Nach ein wenig Hintergrundrecherche in diesem Bereich, die wir für die vorliegende Rezension durchgeführt haben, wird uns immer klarer, weshalb wir die Kölner so mögen, auch wenn ihre Fälle heutzutage keine Avantgarde mehr sind – weil sie wirklich sind, wie sie rüberkommen: Der dialektische Aufbau manches Kölner-Sozialtatortes wirkt realistisch, weil die beiden Cops sich mit den Themen wirklich auskennen, auch wenn die Linie zu den Sujets, die sie im Film jeweils vertreten, von ihren Positionen im wirklichen Leben abweichen dürfte. Freddy gibt zum Beispiel oft den konservativen mit den etwas traditionellen Ansichten, während Ballauf mit seiner sanften Art wunderbar geeignet ist, den Sozialpädagogen in der Polizisten-Lederjacke zu mimen. Die Realität dürfte sein, dass beide sehr soziale Ansichten haben. Vielleicht sind aber auch Momente durchaus echt, in denen Schenk eher kernig wirkt und die Jugendlichen auch mal anscheißt. Denn die Arbeit in seinen Projekten wird ihm auch bezüglich der Ansprache gegenüber Problemkindern entsprechende An- und Einsichten vermittelt haben. Weiter geht’s in der –> Rezension.

Handlung

Sie wachsen ohne Eltern auf. Im Bermuda, einer vom Jugendamt betreuten Wohngemeinschaft, leben vier Jugendliche im Chaos. Doch eine von ihnen ist gerade Millionärin geworden: Winnie Sylvester. Ihre Mutter, die Chefin eines renommierten Kölner Autohauses, wurde erstochen am Rheinufer aufgefunden. Die Hauptkommissare Max Ballauf und Freddy Schenk ermitteln.

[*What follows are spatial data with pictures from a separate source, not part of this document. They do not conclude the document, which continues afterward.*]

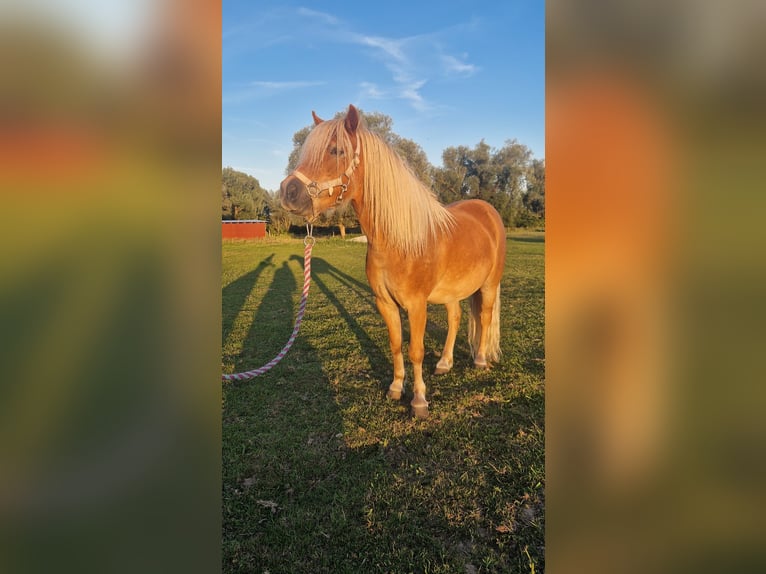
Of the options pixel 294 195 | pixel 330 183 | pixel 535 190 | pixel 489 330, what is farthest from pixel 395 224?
pixel 535 190

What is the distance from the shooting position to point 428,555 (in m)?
2.16

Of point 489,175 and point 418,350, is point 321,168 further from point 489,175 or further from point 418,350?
point 489,175

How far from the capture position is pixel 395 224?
134 inches

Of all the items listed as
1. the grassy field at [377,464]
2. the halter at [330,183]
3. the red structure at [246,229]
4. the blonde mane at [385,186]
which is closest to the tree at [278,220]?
the red structure at [246,229]

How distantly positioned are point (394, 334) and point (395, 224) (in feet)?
3.80

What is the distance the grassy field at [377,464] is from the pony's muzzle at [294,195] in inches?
79.1

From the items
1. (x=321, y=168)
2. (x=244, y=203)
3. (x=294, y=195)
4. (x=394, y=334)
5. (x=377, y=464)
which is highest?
(x=244, y=203)

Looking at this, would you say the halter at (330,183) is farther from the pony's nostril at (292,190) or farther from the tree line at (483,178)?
the tree line at (483,178)

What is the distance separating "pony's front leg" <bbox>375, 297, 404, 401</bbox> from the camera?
3.88 m
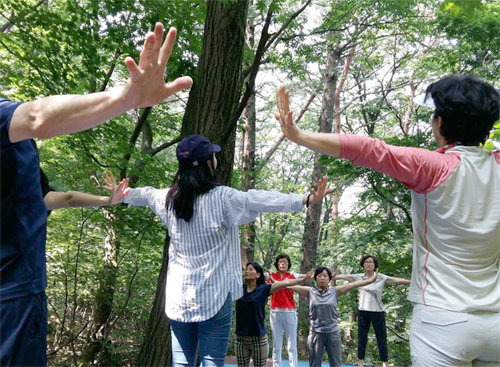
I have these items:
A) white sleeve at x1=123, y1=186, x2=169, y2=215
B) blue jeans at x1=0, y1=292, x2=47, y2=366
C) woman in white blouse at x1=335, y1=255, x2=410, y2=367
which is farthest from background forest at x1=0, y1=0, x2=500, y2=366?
blue jeans at x1=0, y1=292, x2=47, y2=366

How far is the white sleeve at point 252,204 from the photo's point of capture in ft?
8.21

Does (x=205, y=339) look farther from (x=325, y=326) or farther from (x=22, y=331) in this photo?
(x=325, y=326)

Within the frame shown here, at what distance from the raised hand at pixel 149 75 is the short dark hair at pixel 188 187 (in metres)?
1.35

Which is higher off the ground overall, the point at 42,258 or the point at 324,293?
the point at 42,258

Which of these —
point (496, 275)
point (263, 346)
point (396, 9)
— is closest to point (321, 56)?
point (396, 9)

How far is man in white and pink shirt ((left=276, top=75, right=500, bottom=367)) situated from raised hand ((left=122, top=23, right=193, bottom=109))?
0.62 meters

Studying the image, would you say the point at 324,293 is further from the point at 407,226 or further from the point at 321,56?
the point at 321,56

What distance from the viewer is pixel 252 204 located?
2549 mm

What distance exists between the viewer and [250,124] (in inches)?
496

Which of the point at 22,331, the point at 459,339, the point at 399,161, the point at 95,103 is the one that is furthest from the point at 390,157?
the point at 22,331

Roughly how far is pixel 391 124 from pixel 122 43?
17038 millimetres

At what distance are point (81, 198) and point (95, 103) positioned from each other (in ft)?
4.17

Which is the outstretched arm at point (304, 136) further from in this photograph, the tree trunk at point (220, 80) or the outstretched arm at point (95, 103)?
the tree trunk at point (220, 80)

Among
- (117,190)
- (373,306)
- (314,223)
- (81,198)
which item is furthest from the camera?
(314,223)
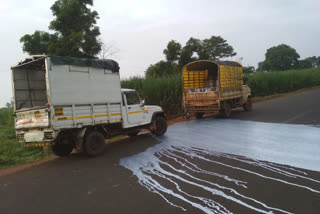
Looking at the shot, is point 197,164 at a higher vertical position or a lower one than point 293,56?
lower

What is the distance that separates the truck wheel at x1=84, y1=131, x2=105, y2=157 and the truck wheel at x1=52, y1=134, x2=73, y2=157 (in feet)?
2.08

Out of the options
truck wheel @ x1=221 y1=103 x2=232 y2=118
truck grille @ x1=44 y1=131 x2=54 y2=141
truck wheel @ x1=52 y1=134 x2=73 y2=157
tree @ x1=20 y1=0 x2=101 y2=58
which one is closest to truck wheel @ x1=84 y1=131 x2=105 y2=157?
truck wheel @ x1=52 y1=134 x2=73 y2=157

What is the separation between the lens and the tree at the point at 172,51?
25.0 meters

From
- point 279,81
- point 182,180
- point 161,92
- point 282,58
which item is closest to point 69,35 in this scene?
point 161,92

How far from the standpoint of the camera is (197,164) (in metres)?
5.20

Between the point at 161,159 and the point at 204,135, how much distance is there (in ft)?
9.60

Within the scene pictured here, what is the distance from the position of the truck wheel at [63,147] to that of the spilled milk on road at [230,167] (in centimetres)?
186

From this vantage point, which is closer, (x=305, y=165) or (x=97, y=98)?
(x=305, y=165)

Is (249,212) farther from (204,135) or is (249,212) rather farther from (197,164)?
(204,135)

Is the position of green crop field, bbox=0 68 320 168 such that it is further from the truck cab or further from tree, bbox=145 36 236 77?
tree, bbox=145 36 236 77

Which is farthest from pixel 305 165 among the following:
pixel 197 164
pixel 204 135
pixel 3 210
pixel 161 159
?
pixel 3 210

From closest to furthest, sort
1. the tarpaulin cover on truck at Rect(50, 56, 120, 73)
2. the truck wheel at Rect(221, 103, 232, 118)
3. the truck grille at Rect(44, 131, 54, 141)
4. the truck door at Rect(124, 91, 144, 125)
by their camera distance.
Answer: the truck grille at Rect(44, 131, 54, 141), the tarpaulin cover on truck at Rect(50, 56, 120, 73), the truck door at Rect(124, 91, 144, 125), the truck wheel at Rect(221, 103, 232, 118)

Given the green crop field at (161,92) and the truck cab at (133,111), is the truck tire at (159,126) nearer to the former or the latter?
the truck cab at (133,111)

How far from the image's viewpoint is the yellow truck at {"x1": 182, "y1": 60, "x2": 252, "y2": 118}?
11609mm
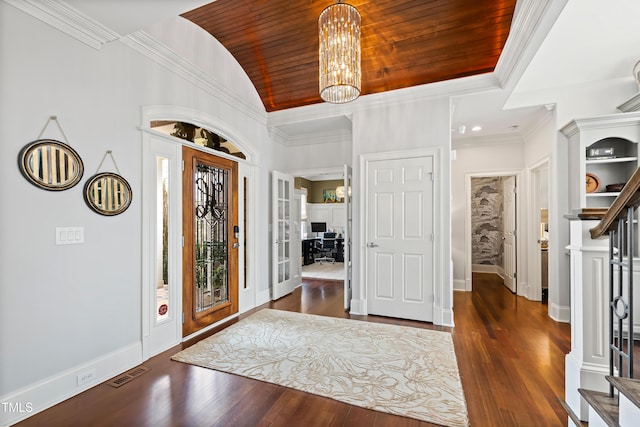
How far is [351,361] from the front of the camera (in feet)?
8.59

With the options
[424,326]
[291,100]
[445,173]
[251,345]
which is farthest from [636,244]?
[291,100]

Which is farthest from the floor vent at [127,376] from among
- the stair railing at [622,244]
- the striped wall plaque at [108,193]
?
the stair railing at [622,244]

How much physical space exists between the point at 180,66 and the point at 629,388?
13.5 ft

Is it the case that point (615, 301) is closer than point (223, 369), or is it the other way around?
point (615, 301)

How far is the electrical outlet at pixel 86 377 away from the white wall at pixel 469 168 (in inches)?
212

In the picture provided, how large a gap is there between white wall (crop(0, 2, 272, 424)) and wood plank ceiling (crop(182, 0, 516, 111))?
3.60ft

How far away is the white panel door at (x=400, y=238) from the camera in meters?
3.73

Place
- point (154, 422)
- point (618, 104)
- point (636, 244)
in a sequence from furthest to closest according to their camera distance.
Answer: point (618, 104), point (636, 244), point (154, 422)

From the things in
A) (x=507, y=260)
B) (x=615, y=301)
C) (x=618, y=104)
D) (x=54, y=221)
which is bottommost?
(x=507, y=260)

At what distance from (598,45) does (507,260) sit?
392 cm

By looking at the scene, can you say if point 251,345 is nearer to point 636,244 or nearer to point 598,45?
point 636,244

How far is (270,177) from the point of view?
4840 millimetres

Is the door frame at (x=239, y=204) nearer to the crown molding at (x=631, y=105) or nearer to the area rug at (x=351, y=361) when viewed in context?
the area rug at (x=351, y=361)

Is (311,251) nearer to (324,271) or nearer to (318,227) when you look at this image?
(318,227)
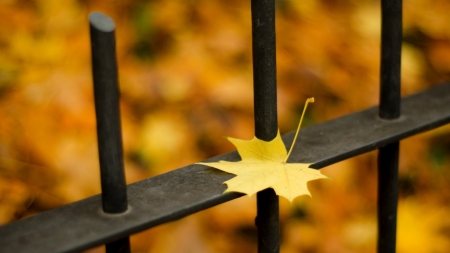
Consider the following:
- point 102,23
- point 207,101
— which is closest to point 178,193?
point 102,23

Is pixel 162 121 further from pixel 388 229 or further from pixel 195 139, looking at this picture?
pixel 388 229

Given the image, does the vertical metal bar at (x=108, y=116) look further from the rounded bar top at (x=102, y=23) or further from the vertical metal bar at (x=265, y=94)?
the vertical metal bar at (x=265, y=94)

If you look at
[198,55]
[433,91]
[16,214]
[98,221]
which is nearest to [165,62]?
[198,55]

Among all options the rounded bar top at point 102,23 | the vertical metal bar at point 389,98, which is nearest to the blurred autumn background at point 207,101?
the vertical metal bar at point 389,98

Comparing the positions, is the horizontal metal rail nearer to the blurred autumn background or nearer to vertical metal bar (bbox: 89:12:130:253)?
vertical metal bar (bbox: 89:12:130:253)

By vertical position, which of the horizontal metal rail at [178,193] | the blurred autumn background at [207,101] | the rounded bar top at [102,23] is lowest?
the blurred autumn background at [207,101]

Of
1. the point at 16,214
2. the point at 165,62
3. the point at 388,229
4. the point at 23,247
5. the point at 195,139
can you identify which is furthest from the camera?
the point at 165,62
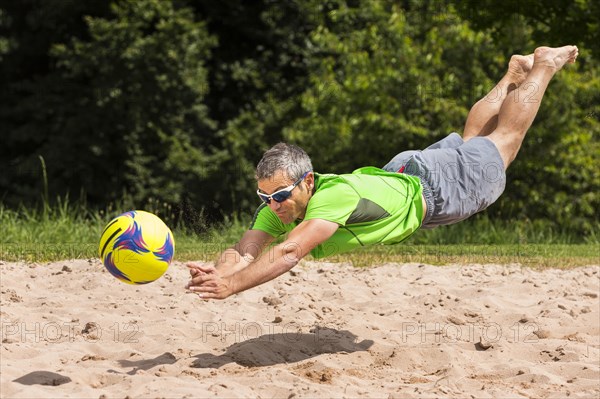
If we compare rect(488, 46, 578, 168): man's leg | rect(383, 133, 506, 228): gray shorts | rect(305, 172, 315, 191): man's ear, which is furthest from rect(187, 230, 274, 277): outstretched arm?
rect(488, 46, 578, 168): man's leg

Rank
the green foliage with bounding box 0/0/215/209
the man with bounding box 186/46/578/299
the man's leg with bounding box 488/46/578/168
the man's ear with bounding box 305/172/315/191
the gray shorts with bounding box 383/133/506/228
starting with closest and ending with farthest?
the man with bounding box 186/46/578/299 → the man's ear with bounding box 305/172/315/191 → the gray shorts with bounding box 383/133/506/228 → the man's leg with bounding box 488/46/578/168 → the green foliage with bounding box 0/0/215/209

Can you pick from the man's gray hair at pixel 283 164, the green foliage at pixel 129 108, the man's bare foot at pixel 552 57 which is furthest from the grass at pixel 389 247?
the green foliage at pixel 129 108

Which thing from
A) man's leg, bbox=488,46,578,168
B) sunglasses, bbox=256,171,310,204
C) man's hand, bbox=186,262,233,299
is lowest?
man's hand, bbox=186,262,233,299

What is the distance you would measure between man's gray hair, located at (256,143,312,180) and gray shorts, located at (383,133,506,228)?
1.04 meters

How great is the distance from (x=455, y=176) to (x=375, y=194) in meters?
0.83

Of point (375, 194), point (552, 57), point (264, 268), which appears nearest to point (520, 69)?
point (552, 57)

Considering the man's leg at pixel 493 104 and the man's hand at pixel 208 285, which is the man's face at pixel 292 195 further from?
the man's leg at pixel 493 104

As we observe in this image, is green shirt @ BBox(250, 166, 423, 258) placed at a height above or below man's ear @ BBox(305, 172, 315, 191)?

Schnell gerät der Werkstatt-Leiter des Autohauses Sylvester, Wolf-Dieter Lachner, unter Verdacht. Er hatte ein Verhältnis mit seiner Chefin. Und es hatte Streit zwischen den beiden gegeben. Außerdem stellt sich heraus, dass Lachner in Autoschiebereien verwickelt ist und dabei Kontakte zur Russen-Mafia hat.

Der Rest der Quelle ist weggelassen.